Immune Tolerance Induction Study
Pompe Disease, Glycogen Storage Disease Type II (GSD-II), Glycogenesis 2 Acid Maltase Deficiency
About this trial
This is an interventional treatment trial for Pompe Disease
Eligibility Criteria
Inclusion Criteria:
- The participant (and/or participant's legal guardian if participant was < 18 years) provided written informed consent prior to any study-related procedures that were performed.
- The participants had a confirmed diagnosis of Pompe disease defined as a documented acid α-glucosidase (GAA) enzyme deficiency from any tissue source or 2 GAA gene mutations.
- The participant (and/or legal guardian) had ability to comply with clinical protocol.
- If the participant was CRIM-positive, he/she had received at least 6 consecutive months of Myozyme® infusions (20 mg/kg qow).
- If the participant was CRIM-negative, he/she had received at least 1 Myozyme® infusion prior to enrollment.
- Regimen A only: The participants exhibits clinical decline; The participant had persistent high anti-recombinant human acid α-glucosidase (anti-rhGAA) antibody titers and/or tested positive for antibodies that inhibit enzymatic activity and/or uptake of Myozyme®;
- Regimen B only: The participant was CRIM-negative AND The participant did not exhibit clinical decline; OR all of the following: The participant was CRIM-negative AND The participant exhibited clinical decline AND The participant did not exhibit high anti-rhGAA antibody titers and had not tested positive for antibodies that inhibit enzymatic activity and/or uptake of Myozyme®.
Exclusion Criteria:
- The participant had a clinical condition unrelated to Pompe disease that would interfere with program assessments.
- The participant was at risk of reactivation or was a carrier of Hepatitis B or Hepatitis C.
- The participant was at risk of reactivation or had positive serology suggestive of active infection for cytomegalovirus, Herpes simplex, JC virus, Parvovirus or Epstein Barr virus.
- The participant was at risk of reactivation of tuberculosis or had regular contact with individuals who were being actively treated for tuberculosis.
- The participant had low serum albumin.
- The participant had a major congenital abnormality.
- The participant had used any investigational product (other than alglucosidase alfa) within 30 days prior to study enrollment.
- The participant was pregnant or lactating.
- The participant has had or was required to have any live vaccination within one month prior to enrollment.
Sites / Locations
Arms of the Study
Arm 1
Arm 2
Experimental
Experimental
Regimen A: Alglucosidase alfa and Cyclophosphamide
Regimen B: Alglucosidase alfa, Rituximab and Methotrexate
Participants exhibiting clinical decline since starting alglucosidase alfa (Myozyme®) therapy and having inhibitory antibodies and/or a sustained high recombinant human acid alpha-glucosidase (rhGAA) antibody titer (defined as at least 2 titers greater than or equal to [>=] 25,600 obtained at least 1 month apart), regardless of their CRIM status, were assigned to Regimen A. In Regimen A, participants received alglucosidase alfa (Myozyme®) Intravenous (IV) infusion of 20 milligram per kilogram (mg/kg) every other week (qow) for a minimum of 18 months or, until the participant reached the age of 2 years (if the participant was less than [<6] months of age at the time of enrollment).

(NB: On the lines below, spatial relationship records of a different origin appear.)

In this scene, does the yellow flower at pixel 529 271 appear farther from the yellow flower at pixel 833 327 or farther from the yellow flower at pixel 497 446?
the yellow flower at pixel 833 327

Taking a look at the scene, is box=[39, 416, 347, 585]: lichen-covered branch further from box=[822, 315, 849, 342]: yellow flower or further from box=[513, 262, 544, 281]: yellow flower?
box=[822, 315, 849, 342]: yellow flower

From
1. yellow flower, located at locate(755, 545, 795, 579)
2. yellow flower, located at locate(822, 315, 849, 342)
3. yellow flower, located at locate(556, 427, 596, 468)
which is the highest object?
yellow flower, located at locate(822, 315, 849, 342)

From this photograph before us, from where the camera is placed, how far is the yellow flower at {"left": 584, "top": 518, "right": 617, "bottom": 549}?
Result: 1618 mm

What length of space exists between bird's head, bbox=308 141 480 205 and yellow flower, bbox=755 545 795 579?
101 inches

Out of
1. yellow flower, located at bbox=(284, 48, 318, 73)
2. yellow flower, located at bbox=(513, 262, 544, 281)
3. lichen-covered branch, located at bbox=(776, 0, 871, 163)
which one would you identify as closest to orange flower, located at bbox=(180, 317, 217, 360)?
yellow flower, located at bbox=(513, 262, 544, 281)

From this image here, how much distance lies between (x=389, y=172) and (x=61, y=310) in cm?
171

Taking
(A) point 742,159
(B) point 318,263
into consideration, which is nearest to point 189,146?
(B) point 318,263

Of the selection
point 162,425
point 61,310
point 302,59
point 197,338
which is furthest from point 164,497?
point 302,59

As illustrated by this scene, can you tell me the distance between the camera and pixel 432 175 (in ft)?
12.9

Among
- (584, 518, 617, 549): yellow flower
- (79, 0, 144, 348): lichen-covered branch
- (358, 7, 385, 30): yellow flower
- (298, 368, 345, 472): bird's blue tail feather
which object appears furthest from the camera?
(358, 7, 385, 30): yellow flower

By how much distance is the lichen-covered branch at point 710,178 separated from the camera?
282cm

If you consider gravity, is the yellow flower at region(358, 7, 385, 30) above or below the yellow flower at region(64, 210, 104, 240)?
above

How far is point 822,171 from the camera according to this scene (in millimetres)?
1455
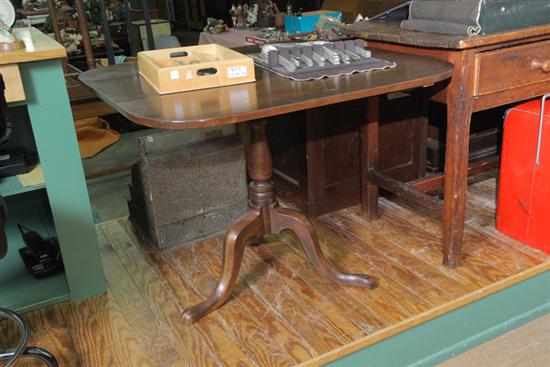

In addition, cyclophosphamide 250 milligram per square meter (mg/m^2) IV infusion was administered every 4 weeks (q4w) after Myozyme® infusion for 6 months.
CRIM-negative participants were assigned to Regimen B if they either(1)exhibited clinical decline since starting alglucosidase alfa (Myozyme®)therapy and did not have inhibitory antibodies and/or a sustained rhGAA antibody titer(defined as at least 2 titers >=25,600 obtained at least 1 month apart),or(2) did not exhibit clinical decline since starting alglucosidase alfa(Myozyme®) therapy, regardless of their anti-rhGAA or inhibitory antibody status. Regimen B participants with CRIM-negative status received alglucosidase alfa(Myozyme®) IV infusion of 20 mg/kg qow for a minimum of 18 months or,until participant reached the age of 2 years (if participant was <6 months of age at time of enrollment). In addition,rituximab 375 mg/m^2 IV was administered weekly beginning the day after Myozyme® infusion for 4 weeks(an optional 2nd cycle could be administered at the discretion of the investigator) and biweekly methotrexate 15 mg/m^2 subcutaneous on the day after Myozyme® infusion for 6 months.